#### TEKS BACAAN
_ _ _ _ _ _ _

FATMAWATI SANG IBU PRESIDEN PERTAMA DAN RA KARTINI SANG EMANSIPASI
WANITA
Kemerdekaan Indonesia bukanlah kemerdekaan yang diperoleh oleh
perjuangan para pahlawan laki-laki saja. Akan tetapi peranan dari para kaum
wanita (hawa) juga banyak sekali. Sehingga keberadaan pahlawan Indonesia juga
harus mengikutsertakan para pahlawan wanita. Hal tersebut terbukti dengan
adanya para tokoh wanita yang menjadi pelopor bangsa.
Seingga
keberadaan mereka sebagai wanita pelopor bangsa juga harus kita ketahui mulai
dari kelahirannya, orang tuanya, pendidikan, dan perjalanan hidupnya serta
kiprah dan sumbangsihnya kepada bangsa ini. Sehingga dua tokoh wanita pelopor bangsa ini tentunya akan menambah wacana dan
wawasan kita. Dua tokoh wanita pelopor bangsa tersebut antara lain:
1.
Fatmawati
Merupakan
seorang tokoh pelopor bangsa yang nama aslinya adalah Fatimah. Beliau lahir di
Bengkulu pada tahun 1923, dan meninggal dunia di Jakarta pada tahun 1980 karena
serangan jantung dalam perjalanan pulang ibadah umroh dari Mekkah, lalu
dimakamkan di TMP Kalibata, Jakarta. Saat ini, nama Fatmawati dijadikan sebuah nama Rumah Sakit di
Jakarta, nama Fatmawati Soekarno juga dijadikan sebuah nama Bandara Udara di
Indonesia tepatnya di Bengkulu, kota kelahiran Fatmawati. Fatmawati
setia menemani Bung karno selama masa perjuangan. Peranan Fatmawati dalam
Proklamasi Kemerdekaan Indonesia adalah menjahit Bendera Pusaka Sang Saka Merah
Putih, yang turut dikibarkan pada upacara proklamasi Kemerdekaan Indonesia di
Jalan Pegangsaan Timur No. 56, Jakarta.
Selain itu, turut serta dan kesetiaan Fatmawati
dalam mendampingi Soekarno juga sangat besar sekali. Ia senantiasa mendampingi
Soekarno dalam segala aktifitas yang dilakukan Soekarno dalam acara kenegaraan
dan urusan rumah tangganya. Tentunya hal itu, sudah tidak bisa diragukan lagi
dan tentunya bisa menjadi cerminan bagi seluruh wanita Indonesia. Dikarenakan,
hal yang dilakukan oleh Fatmawati tidaklah mudah dan tentunya banyak sekali
konflik dan permasalahan yang mereka hadapi. Akan tetapi, sikap, sifat dan
pantang menyerahnya menjadikan semuanya itu bisa dilalui.

_ _ _ _ _ _ _

#### CUPLIKAN DATA
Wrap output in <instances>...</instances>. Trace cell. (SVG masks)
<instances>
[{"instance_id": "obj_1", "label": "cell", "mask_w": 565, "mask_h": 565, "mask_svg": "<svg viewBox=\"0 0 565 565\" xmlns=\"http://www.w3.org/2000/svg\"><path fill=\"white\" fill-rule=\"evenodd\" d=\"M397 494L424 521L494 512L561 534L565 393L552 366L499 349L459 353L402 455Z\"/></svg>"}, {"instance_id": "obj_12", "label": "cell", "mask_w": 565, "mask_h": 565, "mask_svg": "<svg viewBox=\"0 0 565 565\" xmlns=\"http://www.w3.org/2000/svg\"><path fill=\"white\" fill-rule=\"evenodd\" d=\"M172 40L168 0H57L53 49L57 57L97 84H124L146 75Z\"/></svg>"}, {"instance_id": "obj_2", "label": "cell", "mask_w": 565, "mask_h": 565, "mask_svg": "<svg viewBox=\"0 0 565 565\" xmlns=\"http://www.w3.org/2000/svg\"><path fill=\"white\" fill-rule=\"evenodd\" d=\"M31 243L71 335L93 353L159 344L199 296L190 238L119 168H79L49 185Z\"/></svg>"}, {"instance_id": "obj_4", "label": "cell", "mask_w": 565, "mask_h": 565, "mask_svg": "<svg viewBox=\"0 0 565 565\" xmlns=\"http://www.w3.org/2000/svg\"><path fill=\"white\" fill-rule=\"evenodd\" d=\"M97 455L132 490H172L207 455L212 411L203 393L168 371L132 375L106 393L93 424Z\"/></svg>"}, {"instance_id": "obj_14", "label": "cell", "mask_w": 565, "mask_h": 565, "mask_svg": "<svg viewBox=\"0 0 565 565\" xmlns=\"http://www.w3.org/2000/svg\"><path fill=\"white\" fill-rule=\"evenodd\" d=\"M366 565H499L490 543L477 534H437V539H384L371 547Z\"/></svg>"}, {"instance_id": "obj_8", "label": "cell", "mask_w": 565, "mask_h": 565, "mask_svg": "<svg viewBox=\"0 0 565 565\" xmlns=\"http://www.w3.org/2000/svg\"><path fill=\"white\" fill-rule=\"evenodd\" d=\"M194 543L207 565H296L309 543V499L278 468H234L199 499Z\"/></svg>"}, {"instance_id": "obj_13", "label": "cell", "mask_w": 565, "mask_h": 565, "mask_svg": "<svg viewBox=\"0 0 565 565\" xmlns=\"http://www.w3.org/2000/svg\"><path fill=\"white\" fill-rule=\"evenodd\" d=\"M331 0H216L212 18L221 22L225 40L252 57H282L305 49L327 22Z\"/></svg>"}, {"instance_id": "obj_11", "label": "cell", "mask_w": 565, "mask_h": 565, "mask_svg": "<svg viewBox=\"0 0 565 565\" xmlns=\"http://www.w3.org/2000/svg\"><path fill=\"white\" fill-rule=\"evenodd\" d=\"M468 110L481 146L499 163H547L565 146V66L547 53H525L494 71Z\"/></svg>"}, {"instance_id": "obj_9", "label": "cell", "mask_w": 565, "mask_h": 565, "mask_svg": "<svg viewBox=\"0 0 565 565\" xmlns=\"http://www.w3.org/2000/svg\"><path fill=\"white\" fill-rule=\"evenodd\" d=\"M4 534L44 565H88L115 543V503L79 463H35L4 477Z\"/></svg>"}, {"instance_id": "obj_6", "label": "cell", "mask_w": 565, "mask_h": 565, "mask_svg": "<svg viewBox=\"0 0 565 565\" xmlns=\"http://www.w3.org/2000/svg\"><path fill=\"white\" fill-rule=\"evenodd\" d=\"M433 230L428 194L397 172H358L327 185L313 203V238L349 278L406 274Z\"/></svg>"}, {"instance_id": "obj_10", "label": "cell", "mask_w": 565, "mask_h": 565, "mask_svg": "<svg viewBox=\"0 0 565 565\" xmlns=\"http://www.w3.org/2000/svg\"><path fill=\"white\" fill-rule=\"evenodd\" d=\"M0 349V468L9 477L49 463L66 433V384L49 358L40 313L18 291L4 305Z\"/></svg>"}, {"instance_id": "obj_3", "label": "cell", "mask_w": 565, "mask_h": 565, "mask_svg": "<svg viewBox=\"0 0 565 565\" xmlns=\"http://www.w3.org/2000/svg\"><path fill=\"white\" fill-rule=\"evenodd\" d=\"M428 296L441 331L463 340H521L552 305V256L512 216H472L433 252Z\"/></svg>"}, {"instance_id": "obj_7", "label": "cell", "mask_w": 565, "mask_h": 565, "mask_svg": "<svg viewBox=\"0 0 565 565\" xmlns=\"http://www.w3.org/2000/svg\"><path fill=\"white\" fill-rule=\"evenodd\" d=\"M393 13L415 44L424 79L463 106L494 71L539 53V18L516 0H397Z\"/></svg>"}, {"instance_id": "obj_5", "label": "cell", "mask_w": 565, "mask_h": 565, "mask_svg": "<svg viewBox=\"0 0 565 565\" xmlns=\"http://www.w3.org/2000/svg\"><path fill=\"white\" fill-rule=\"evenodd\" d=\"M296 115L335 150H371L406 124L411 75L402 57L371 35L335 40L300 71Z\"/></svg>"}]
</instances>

_ _ _ _ _ _ _

#### SOAL
Suntinglah bagian teks bacaan yang dimulai dengan "Selain itu, turut" dan berlanjut hingga "itu bisa dilalui.", lalu tuliskan kembali bagian itu dengan mengganti "konflik" menjadi "hambatan". Baris-baris data tersebut sama sekali tidak dipakai di sini.

#### JAWABAN
Selain itu, turut serta dan kesetiaan Fatmawati
dalam mendampingi Soekarno juga sangat besar sekali. Ia senantiasa mendampingi
Soekarno dalam segala aktifitas yang dilakukan Soekarno dalam acara kenegaraan
dan urusan rumah tangganya. Tentunya hal itu, sudah tidak bisa diragukan lagi
dan tentunya bisa menjadi cerminan bagi seluruh wanita Indonesia. Dikarenakan,
hal yang dilakukan oleh Fatmawati tidaklah mudah dan tentunya banyak sekali
hambatan dan permasalahan yang mereka hadapi. Akan tetapi, sikap, sifat dan
pantang menyerahnya menjadikan semuanya itu bisa dilalui.